Clinton announces State Department review stressing conflict prevention
Wednesday, December 15, 2010; 7:41 PM
Secretary of State Hillary Rodham Clinton announced an overhaul of the State Department's bureaucracy Wednesday, pledging to focus more on conflict prevention and elevate the roles of U.S. ambassadors in coordinating the work of all U.S. agencies working abroad.
Clinton's Quadrennial Diplomacy and Development Review (QDDR) was two years in the making. It is intended to elevate "civilian power" at a time when the U.S. military has played a growing role in nation-building.
Clinton called the review "a blueprint for how our country can lead in a changing world through what I call civilian power." She said its goals include improving the State Department's ability to defuse crises before they explode, and enabling diplomats to be "the partner that our military needs" if violence does break out.
"We've learned a lot with what has happened in Iraq and Afghanistan, and we really believe we are putting forth a better organizational" structure, Clinton said at a town hall forum at the State Department.
The review also seeks to strengthen the U.S. Agency for International Development, by giving it control of the Obama administration's global health and agriculture initiatives.
Clinton said some of the reforms involve reorganizing the State Department bureaucracy - setting up an undersecretary for civilian security, who will focus on conflict areas, and bureaus for energy resources and counterterrorism.

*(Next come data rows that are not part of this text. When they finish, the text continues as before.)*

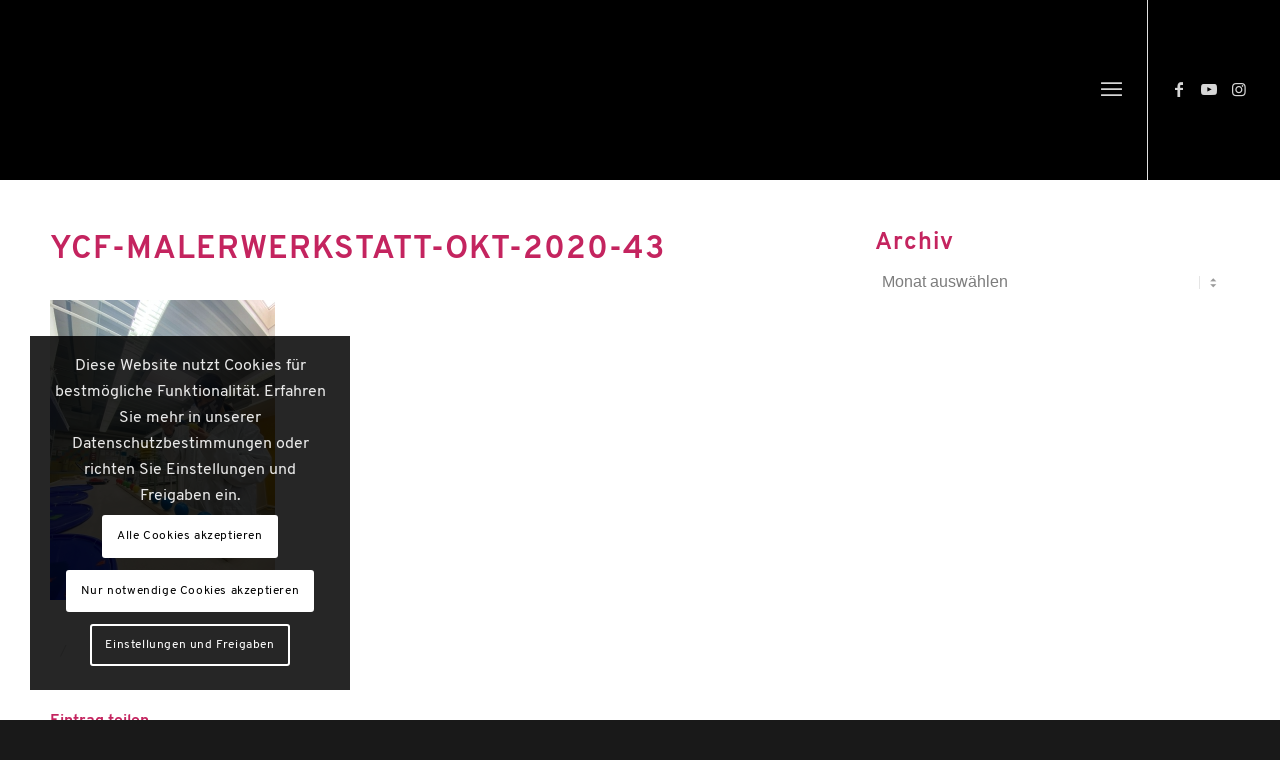

--- FILE ---
content_type: text/css
request_url: https://youthcraftfactory.de/wp-content/themes/enfold-child/style.css?ver=5.6.9
body_size: 2306
content:
/*
Theme Name: Enfold Child
Description: A <a href='http://codex.wordpress.org/Child_Themes'>Child Theme</a> for the Enfold Wordpress Theme. If you plan to do a lot of file modifications we recommend to use this Theme instead of the original Theme. Updating wil be much easier then.
Version: 1.0
Author: Kriesi
Author URI: http://www.kriesi.at
Template: enfold
*/



/*Add your own styles here:*/

/*Responsivität*/

@media only screen 
	and (max-width : 767px) {
		.sidebar_right .comment_container {
    padding-right: 0px;
}
		
.responsive #top #wrap_all .container {
    width: 90%;
    max-width: 90%;
    margin: 0 auto;
    padding-left: 0;
    padding-right: 0;
    float: none;
}
#commentform label {
    position: absolute;
    left: 230px;
    font-size: 11px;
    top: 0;
    font-weight: bold;
}
		#top #wrap_all #header #av-burger-menu-ul > li.av-active-burger-items {
    font-family: Overpass;
    font-weight: 300;
    letter-spacing: 0.13em;
	font-size: 1.7em;
}
		#av-burger-menu-ul {
    vertical-align: top!important;
    padding: 80px 0 0 0 !important;
}
		#footer .widget {
    padding: 0;
    margin: 0!important;
    overflow: hidden;
}
}

/*header*/
div .logo {
    padding: 10px 0 0 15px;
}

@media only screen and (max-width: 767px) {
#top #wrap_all .header_color.av_header_transparency {
    position: absolute!important;
    background: transparent;
}}

#top #wrap_all #header #av-burger-menu-ul > li.av-active-burger-items {
    font-family: Overpass;
	font-weight:300;
    letter-spacing: 0.3em;
}

/*content*/
p {
    margin: 0.85em 0;
	font-style: oblique;
	font-weight:200;
}
.container_wrap {
    clear: both;
    position: relative;
    /* z-index: 1; */
    border-top-style: solid;
    border-top-width: 0px;
}

/*footer & socket*/
#socket .copyright {
    float: left;
    font-family: "Overpass";
    font-weight: 600;
    letter-spacing: 0.25em;

}
#socket .sub_menu_socket li:first-child {
    border: none;
    font-family: "Overpass";
	font-weight: 600;
    letter-spacing: 0.15em;
}
.flex_column .widget .widgettitle, .content .widget .widgettitle {
    margin-top: 0.85em;
    font-size: 1.2em;
}

/*Mobiles Menü ohne Background*/
#top #wrap_all .av_header_transparency {
    background-color: transparent;
    color: #b7a992;
    border-color: transparent;
}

But a major drive will simply be to get senior U.S. diplomats and aid officials to work more collaboratively with other federal agencies that have an increasing foreign presence, such as the Agriculture and Treasury departments, she said. Such ability to work with other agencies will become a key criterion in deciding who gets to be an ambassador or mission director, officials said.
Clinton said the State Department is trying to get back some appropriations authority that was transferred to the military during the wars in Afghanistan and Iraq. But officials said the review does not envision a large increase in the department's budget.
Key congressional Republicans have indicated they will seek to cut the diplomatic and foreign aid budgets when they assume the House majority next year.
The State Department director of policy planning, Anne-Marie Slaughter, said the review should get a good reception in Congress. "Many of the things the new members are calling for, we've been focusing on. How can we work better? How can we streamline?"